[The data Boundary: Start]
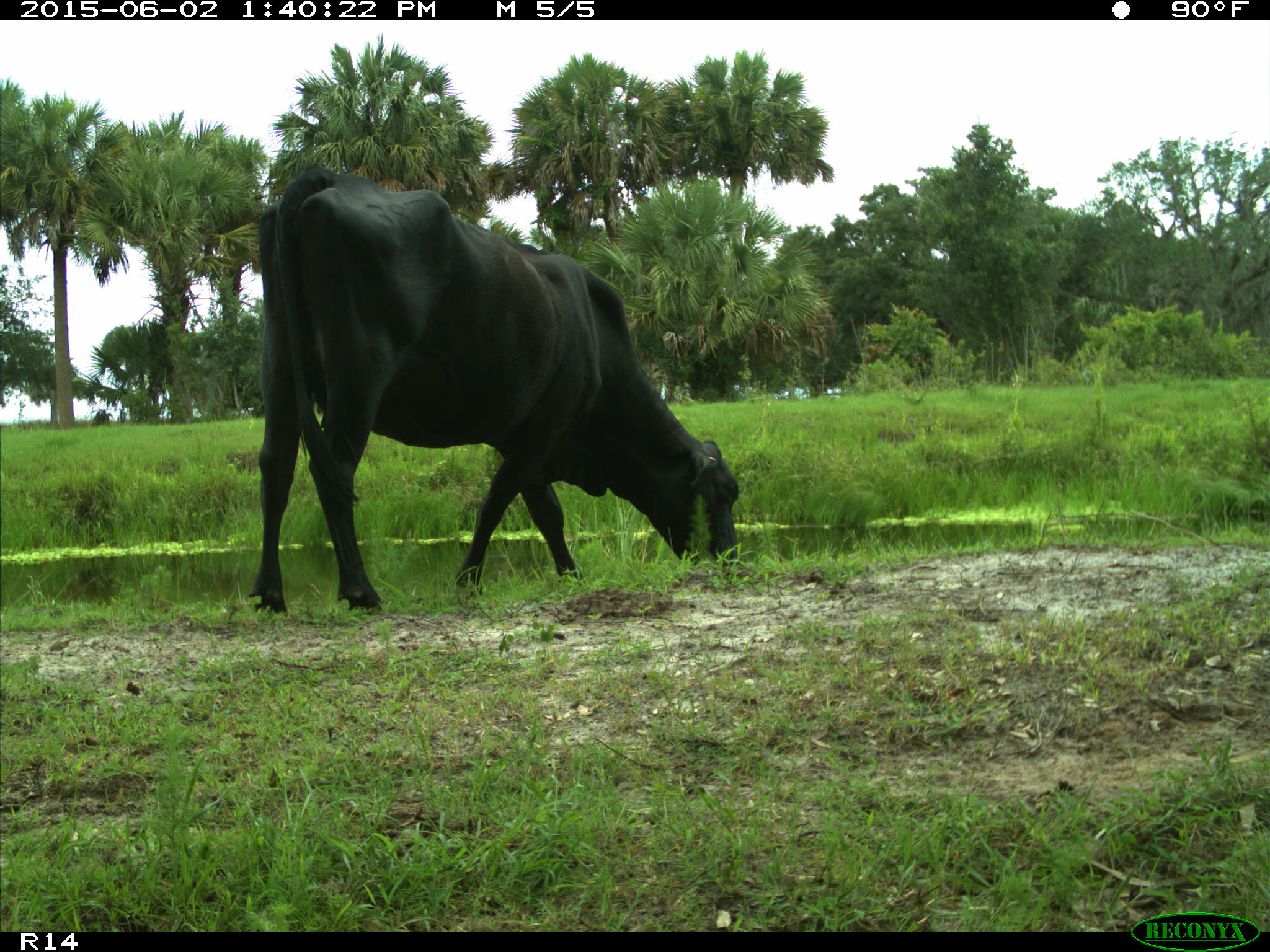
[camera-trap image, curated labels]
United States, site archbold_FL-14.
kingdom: Animalia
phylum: Chordata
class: Mammalia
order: Artiodactyla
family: Bovidae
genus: Bos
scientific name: Bos taurus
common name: domestic cow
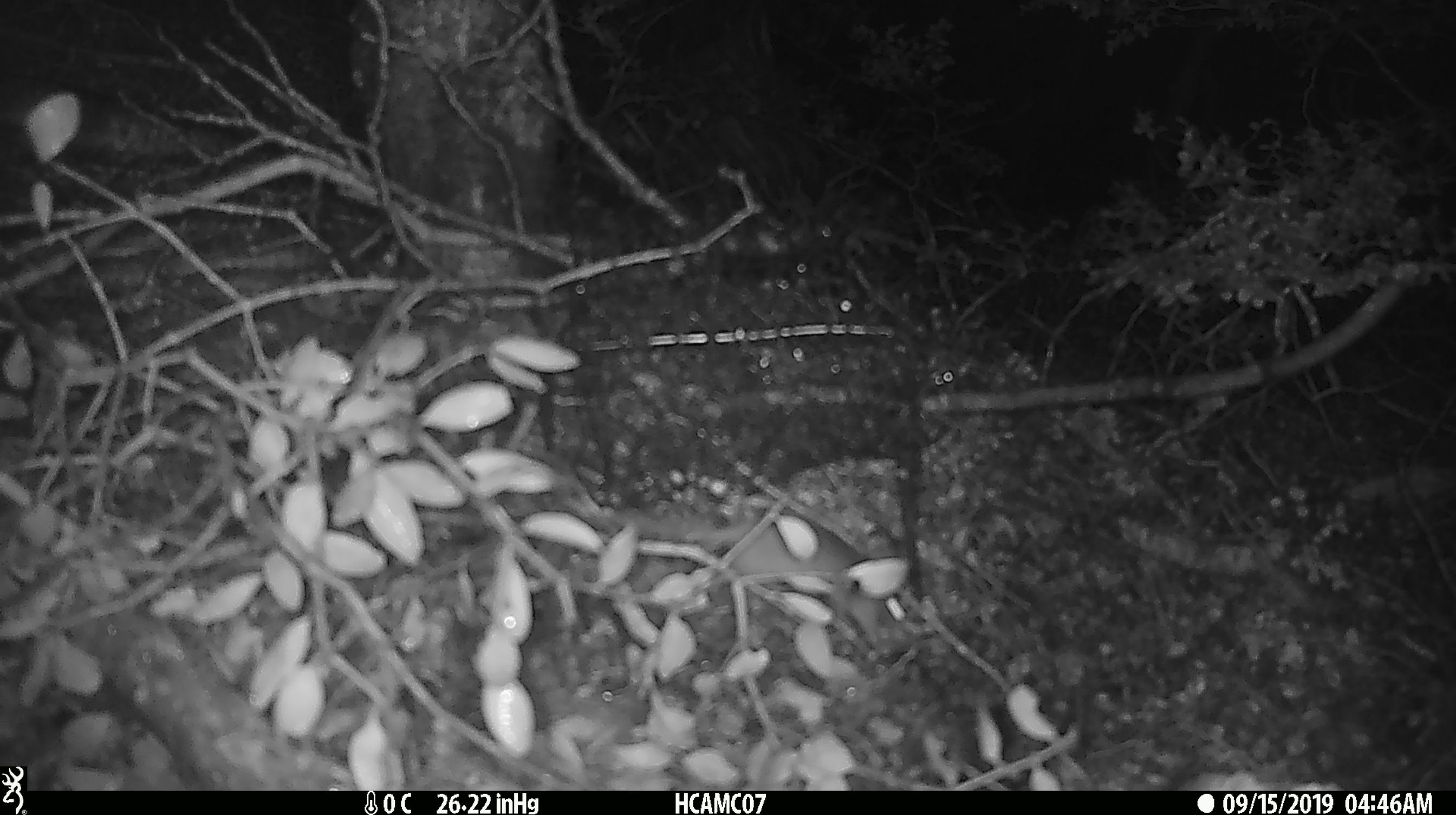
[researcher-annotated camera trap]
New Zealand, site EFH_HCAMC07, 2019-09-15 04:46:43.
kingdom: Animalia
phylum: Chordata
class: Mammalia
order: Rodentia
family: Muridae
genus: Mus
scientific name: Mus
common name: mouse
Mouse (Mus).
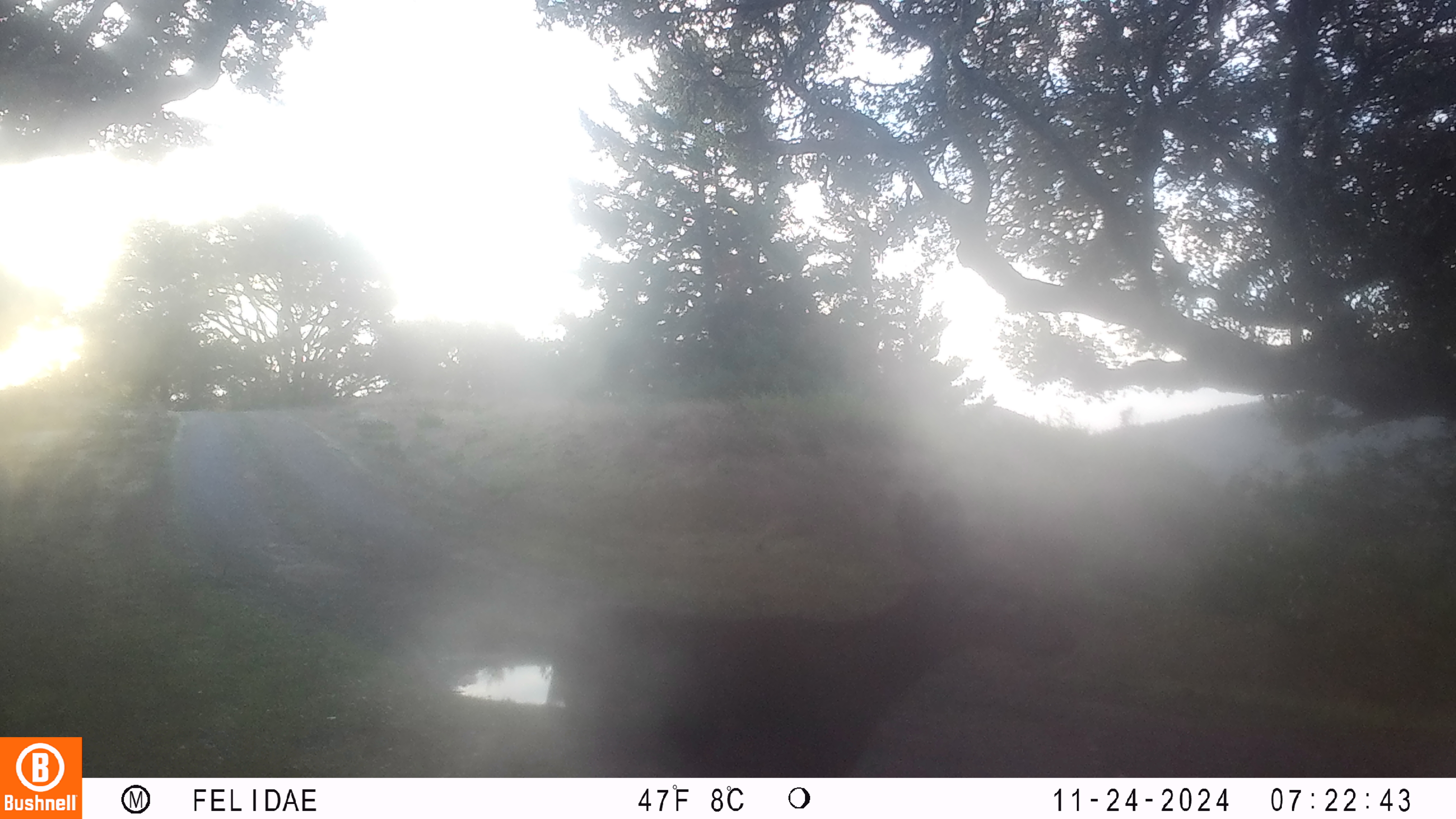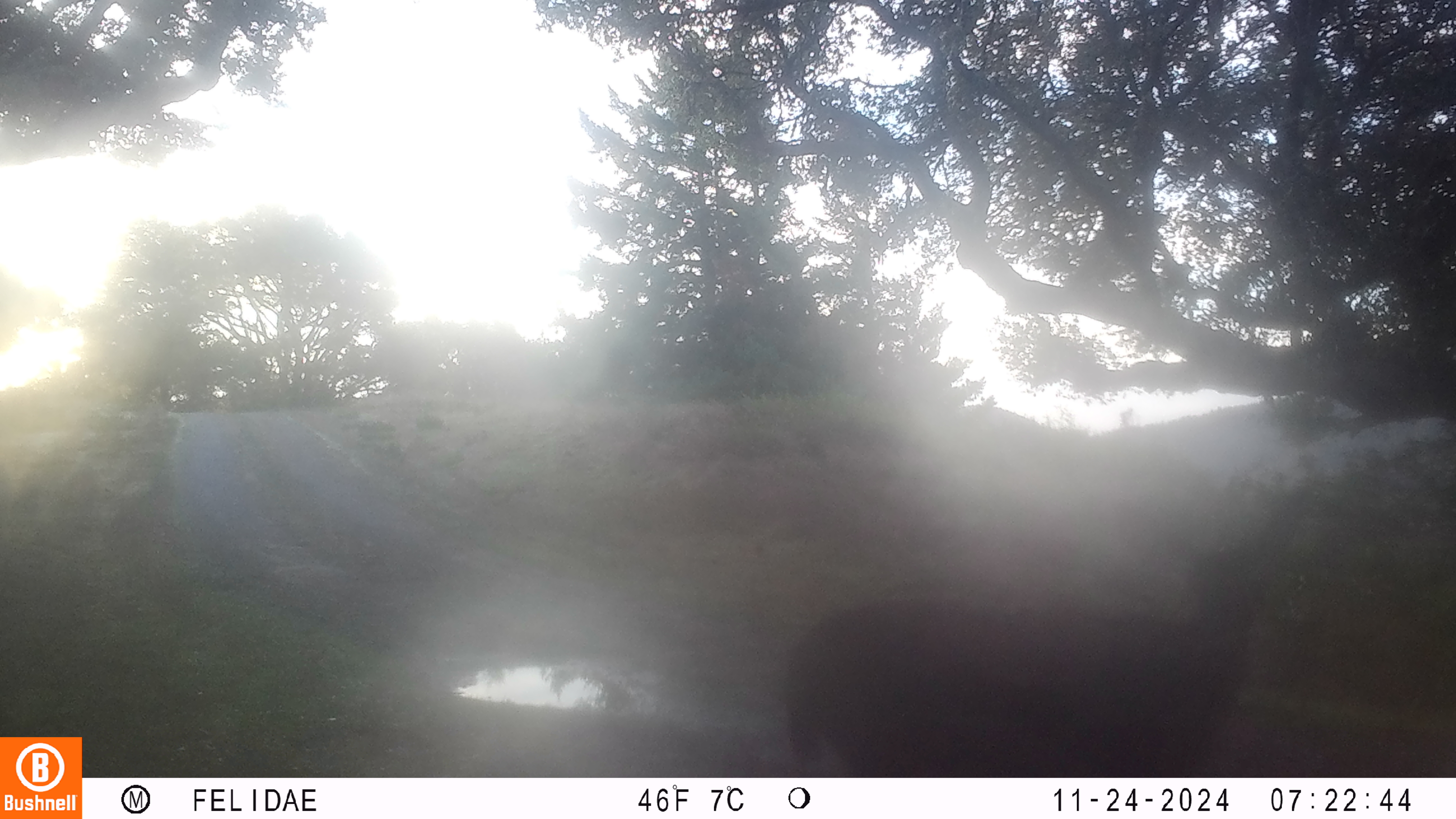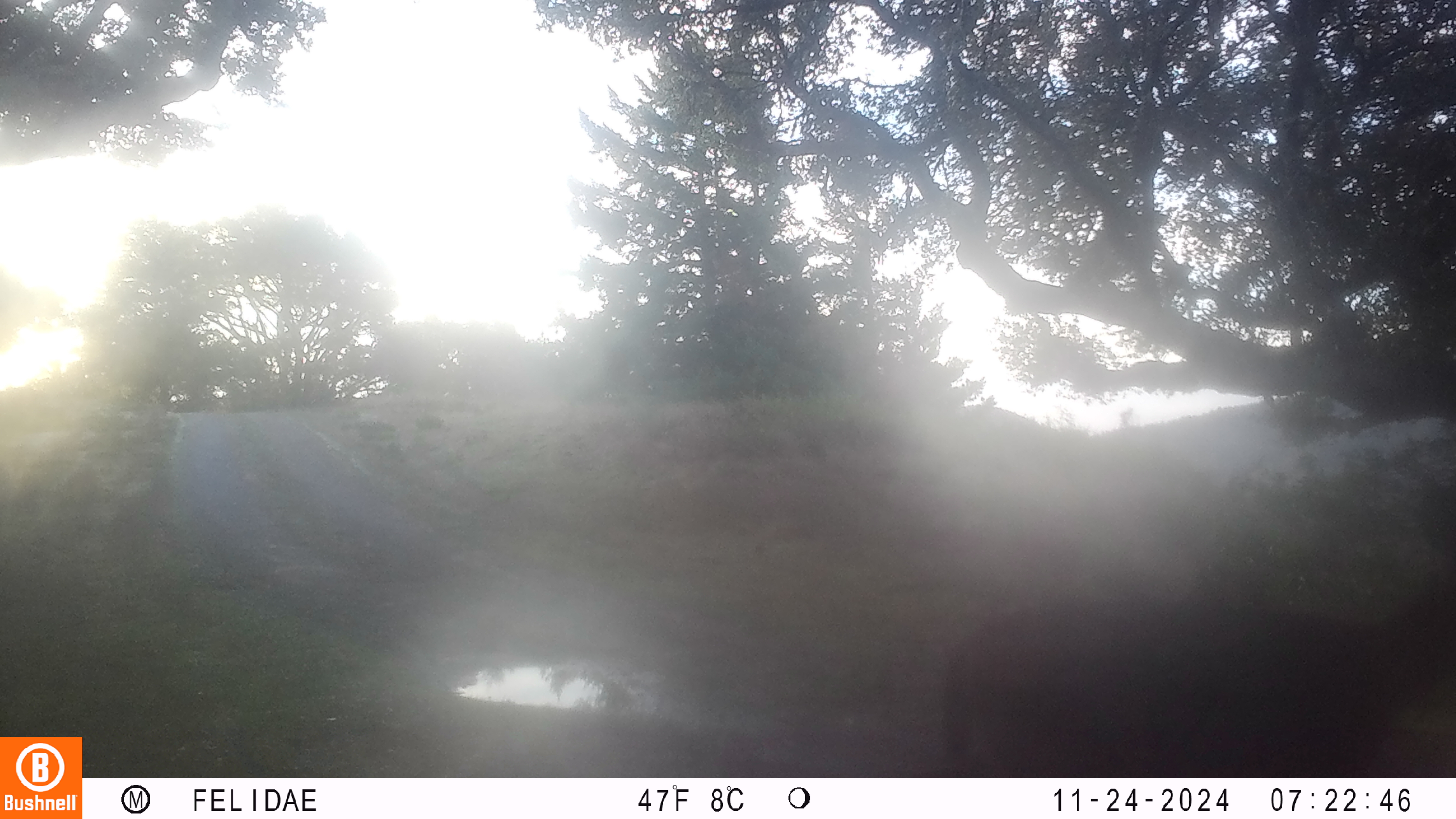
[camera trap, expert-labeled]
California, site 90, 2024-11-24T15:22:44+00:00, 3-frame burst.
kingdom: Animalia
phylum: Chordata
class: Mammalia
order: Artiodactyla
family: Cervidae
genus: Odocoileus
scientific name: Odocoileus hemionus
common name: mule deer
[The data Boundary: End]
All lines above that contain "trap" are required in the answer.

> [Output of the task]:
[camera-trap image, curated labels]
[researcher-annotated camera trap]
[camera trap, expert-labeled]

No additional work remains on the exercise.